What We Actually Know About Digital Humans
At CodeBaby, we’ve spent years studying how people interact with avatars and digital characters. We’ve seen firsthand that these interactions can be powerful, that people do open up to digital humans in ways they sometimes won’t with real ones, and that there’s genuine potential to support people through difficult experiences.
But we’ve also learned that this power requires restraint.
The most effective digital humans are the ones that are clear about what they are. They support and guide, but they don’t pretend to be something they’re not. They create safety through consistency and transparency, not through simulation of real relationships.
When we design avatars for healthcare or education, we’re not trying to replace human connection. We’re trying to prepare people for it, or extend access to it, or make it easier for human providers to focus on what only humans can do.
That’s a fundamentally different project than recreating a specific person who can no longer consent to being represented.
The Consent Question Nobody Wants to Talk About
This is the part that genuinely troubles me, even setting aside all the uncertainty about psychological effects.
When you create a digital avatar of someone who has died, you’re making decisions about their likeness, their voice, their mannerisms, and their words that they never agreed to. You’re putting language in their mouth that they never spoke. You’re creating interactions that they never chose to have.
Maybe some people would want this. Maybe they’d be glad to know their family could still “talk” to them after they’re gone. But we can’t know that unless they told us. And most of the people being digitally recreated never had the chance to weigh in.
This isn’t a new problem. We’ve always had to make decisions about how to represent and remember people who are no longer here to speak for themselves. But the interactive, conversational nature of these AI systems raises the stakes considerably. A photograph captures a moment. A video preserves a memory. An AI avatar that speaks and responds creates something new, something the person themselves never said or did.
That feels different to me. And I think we need to be honest about why.
What I’d Want to See
I’m not calling for bans or regulations here. I don’t think that’s the right approach, and I’m not sure it would work anyway.
What I’d want to see is more humility from the companies building these tools. More investment in understanding the psychological effects before scaling up. More transparency about what these products actually are and what they can’t do. More safeguards for users who might be making decisions while deep in grief. More acknowledgment that “we don’t know yet” is a legitimate and important answer.
I’d want to see the tech industry treat grief with the same care we’d want from a therapist or a doctor. Not because they’re legally required to, but because it’s the right thing to do when you’re building products for people at their most vulnerable.
And I’d want to see more research, from people outside these companies, about how digital representations of the deceased actually affect the people who interact with them.
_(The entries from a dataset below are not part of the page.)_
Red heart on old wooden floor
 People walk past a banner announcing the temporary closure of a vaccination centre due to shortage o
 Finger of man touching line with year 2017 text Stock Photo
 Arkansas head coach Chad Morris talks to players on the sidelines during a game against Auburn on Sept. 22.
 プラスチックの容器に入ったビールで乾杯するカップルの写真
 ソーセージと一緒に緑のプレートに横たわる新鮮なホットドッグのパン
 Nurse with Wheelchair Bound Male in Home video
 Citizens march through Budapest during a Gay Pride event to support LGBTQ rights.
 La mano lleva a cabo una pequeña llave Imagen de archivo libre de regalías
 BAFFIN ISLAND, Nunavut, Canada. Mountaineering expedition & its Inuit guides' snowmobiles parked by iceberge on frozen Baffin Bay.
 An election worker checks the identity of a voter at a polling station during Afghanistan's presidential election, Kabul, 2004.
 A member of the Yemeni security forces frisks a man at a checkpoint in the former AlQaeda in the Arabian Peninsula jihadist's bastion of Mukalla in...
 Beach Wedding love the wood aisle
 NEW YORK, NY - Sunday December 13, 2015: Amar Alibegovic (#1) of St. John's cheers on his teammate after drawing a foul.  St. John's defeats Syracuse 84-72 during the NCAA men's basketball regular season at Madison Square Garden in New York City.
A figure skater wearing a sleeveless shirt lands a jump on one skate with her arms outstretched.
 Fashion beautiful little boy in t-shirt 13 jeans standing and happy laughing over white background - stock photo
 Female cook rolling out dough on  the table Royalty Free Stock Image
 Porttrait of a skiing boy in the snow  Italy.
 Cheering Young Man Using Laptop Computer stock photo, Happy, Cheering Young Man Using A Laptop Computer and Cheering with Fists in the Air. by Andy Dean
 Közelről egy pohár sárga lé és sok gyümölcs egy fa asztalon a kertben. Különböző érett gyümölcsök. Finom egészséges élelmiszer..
Not just in the short term, when the comfort of one more conversation feels overwhelming, but over months and years, as people try to integrate loss into their ongoing lives.
We Don’t Have to Have All the Answers
I started this piece by saying I wasn’t sure I had it figured out. I still don’t.
What I do know is that technology touching something as profound as grief deserves more than just technical sophistication. It deserves wisdom, caution, and a genuine commitment to understanding the humans it’s meant to serve.
Maybe these tools will turn out to be genuinely helpful for some people. Maybe they’ll provide comfort that couldn’t come any other way. I hope that’s true.
But hope isn’t a strategy. And the potential for harm, when we’re talking about vulnerable people and powerful emotional experiences, is too significant to brush aside in the rush to market.
The people grieving deserve better than to be early adopters in an experiment nobody fully understands.